* EXERCISE OBJECTIVE *
Output exactly the lines from the line with "order: Artiodactyla" through the end of the records below. Include nothing else.

Stored data entries
::::

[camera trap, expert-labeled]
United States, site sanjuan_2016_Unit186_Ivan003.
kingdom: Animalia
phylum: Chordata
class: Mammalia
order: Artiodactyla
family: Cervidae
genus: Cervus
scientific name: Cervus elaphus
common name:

::::

* ANSWER FOR THE TASK *
order: Artiodactyla
family: Cervidae
genus: Cervus
scientific name: Cervus elaphus
common name:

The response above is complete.